La proposition de budget a été soumise au Parlement, qui peut modifier les chiffres, mais l'évaluation contenue dans la stratégie générale ne sera pas touchée par le Parlement. L'évaluation fournit la base factuelle sur laquelle nous nous dirigeons en termes de financement de la durabilité. Le leadership et l'engagement politiques sont cruciaux ; l’initiative n'aurait pas été couronnée de succès si elle avait émané d'un fonctionnaire du ministère du Budget ou, de la même manière, du ministère de l'Environnement. Le plus important est que le ministère des Finances se soit approprié l’initiative, avec l'appui et la capacité de plaidoyer du ministre lui-même.

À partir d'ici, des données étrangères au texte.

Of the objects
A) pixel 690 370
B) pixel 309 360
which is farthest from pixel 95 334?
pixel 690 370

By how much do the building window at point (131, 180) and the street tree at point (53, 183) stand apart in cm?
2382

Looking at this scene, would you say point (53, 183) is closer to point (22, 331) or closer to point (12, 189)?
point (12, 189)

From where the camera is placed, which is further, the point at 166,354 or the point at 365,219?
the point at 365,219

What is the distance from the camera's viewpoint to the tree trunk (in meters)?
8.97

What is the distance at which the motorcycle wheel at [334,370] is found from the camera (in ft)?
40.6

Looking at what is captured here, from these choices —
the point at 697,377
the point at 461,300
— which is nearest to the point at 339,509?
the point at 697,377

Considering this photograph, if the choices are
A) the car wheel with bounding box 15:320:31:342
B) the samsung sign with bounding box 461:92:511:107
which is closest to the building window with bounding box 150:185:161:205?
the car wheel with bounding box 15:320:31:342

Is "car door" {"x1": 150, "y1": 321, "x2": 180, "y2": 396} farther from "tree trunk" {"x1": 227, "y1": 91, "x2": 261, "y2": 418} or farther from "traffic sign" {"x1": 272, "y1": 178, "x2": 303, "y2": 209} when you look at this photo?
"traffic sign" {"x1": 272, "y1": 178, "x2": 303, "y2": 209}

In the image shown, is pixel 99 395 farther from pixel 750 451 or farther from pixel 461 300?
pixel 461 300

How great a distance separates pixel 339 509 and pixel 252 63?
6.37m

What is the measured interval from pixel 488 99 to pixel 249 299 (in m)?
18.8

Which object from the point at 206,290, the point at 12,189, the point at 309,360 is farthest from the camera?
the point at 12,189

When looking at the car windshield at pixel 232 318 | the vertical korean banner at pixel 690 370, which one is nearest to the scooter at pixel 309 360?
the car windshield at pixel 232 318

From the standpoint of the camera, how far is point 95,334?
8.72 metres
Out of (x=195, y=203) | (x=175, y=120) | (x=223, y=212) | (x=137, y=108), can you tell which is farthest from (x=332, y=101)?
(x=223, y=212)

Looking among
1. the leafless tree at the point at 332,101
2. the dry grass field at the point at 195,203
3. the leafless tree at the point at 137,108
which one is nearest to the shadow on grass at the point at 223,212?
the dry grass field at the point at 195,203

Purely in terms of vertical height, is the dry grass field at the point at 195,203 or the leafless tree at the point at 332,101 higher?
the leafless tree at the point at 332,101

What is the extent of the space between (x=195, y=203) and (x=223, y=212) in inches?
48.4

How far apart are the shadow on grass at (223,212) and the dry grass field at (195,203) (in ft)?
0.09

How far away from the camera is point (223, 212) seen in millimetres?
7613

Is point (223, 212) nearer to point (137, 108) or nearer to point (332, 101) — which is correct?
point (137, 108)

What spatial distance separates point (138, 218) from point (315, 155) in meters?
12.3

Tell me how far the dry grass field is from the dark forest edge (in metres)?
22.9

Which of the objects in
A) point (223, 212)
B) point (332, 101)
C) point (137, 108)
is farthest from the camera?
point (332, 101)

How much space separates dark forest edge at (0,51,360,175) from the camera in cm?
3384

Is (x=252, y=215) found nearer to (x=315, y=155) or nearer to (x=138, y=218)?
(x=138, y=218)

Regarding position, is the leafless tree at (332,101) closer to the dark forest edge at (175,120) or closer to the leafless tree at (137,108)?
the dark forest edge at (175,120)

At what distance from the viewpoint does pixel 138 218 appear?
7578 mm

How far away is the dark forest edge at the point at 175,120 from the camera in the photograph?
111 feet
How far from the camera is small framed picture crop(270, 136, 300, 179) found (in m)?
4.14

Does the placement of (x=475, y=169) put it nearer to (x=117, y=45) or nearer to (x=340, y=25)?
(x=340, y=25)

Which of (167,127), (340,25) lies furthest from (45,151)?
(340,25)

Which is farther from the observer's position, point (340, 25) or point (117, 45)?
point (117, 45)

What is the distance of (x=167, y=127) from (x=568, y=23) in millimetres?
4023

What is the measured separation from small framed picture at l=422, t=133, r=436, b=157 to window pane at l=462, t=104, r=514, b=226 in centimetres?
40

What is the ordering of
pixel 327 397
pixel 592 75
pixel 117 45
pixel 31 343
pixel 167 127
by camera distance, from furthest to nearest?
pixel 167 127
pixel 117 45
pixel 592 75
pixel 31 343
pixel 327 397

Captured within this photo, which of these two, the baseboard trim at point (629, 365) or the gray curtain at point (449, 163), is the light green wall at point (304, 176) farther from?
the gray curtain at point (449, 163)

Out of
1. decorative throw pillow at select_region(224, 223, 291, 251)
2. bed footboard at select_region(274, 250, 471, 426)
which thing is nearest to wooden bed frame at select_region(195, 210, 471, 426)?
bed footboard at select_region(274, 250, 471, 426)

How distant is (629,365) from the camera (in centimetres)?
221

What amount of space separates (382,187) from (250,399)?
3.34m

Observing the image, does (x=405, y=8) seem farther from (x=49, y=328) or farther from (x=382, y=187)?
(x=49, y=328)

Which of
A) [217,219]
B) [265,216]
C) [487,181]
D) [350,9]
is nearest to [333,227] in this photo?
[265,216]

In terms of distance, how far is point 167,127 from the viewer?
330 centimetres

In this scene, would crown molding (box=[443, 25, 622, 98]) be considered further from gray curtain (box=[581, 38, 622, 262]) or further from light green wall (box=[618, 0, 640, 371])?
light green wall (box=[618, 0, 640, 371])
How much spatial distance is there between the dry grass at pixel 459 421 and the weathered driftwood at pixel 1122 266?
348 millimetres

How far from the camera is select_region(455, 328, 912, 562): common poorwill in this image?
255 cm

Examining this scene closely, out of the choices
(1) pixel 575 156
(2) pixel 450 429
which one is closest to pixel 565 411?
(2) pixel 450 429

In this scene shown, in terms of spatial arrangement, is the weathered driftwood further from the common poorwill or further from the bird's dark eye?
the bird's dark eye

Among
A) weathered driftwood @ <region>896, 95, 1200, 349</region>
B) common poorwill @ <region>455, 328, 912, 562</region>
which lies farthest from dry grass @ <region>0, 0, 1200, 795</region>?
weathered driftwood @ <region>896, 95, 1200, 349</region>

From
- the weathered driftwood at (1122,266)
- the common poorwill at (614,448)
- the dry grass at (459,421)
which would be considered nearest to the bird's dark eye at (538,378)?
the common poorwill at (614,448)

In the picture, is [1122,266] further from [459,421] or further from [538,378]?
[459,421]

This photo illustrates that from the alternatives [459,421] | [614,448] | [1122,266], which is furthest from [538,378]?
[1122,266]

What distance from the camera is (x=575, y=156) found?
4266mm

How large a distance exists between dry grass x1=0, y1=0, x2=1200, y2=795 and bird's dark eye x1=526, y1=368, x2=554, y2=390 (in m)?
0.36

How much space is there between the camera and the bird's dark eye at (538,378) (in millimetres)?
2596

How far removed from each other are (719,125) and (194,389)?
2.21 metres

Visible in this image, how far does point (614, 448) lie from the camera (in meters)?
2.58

Nous avons également tenu à être pragmatiques. Il n'est pas nécessaire que l'initiative soit parfaite dès le départ. Certaines parties prenantes n'ont jamais entendu parler du développement durable et ont dû être éduquées au fil du temps. Nous améliorerons notre modèle au fil du temps. Les directeurs du budget ont été stratégiquement inclus au plus près de l’évolution de l’initiative. Et dans un objectif d’inclusivité, la société civile connaissait l’existence de cette initiative, et a ainsi pu mettre le ministère sous pression pour en évaluer les progrès. Maintenant que les critères de durabilité sont inclus dans le budget, nous espérons que les décisions budgétaires les prendront de plus en plus en compte. Nous n'avons pas encore terminé et nous avons l'intention de poursuivre cette initiative pour le budget 2020. Nous aurons un nouveau gouvernement et tout peut arriver. Il serait toutefois surprenant que le prochain gouvernement ne poursuive pas dans cette voie et ne rende pas cette initiative encore plus utile.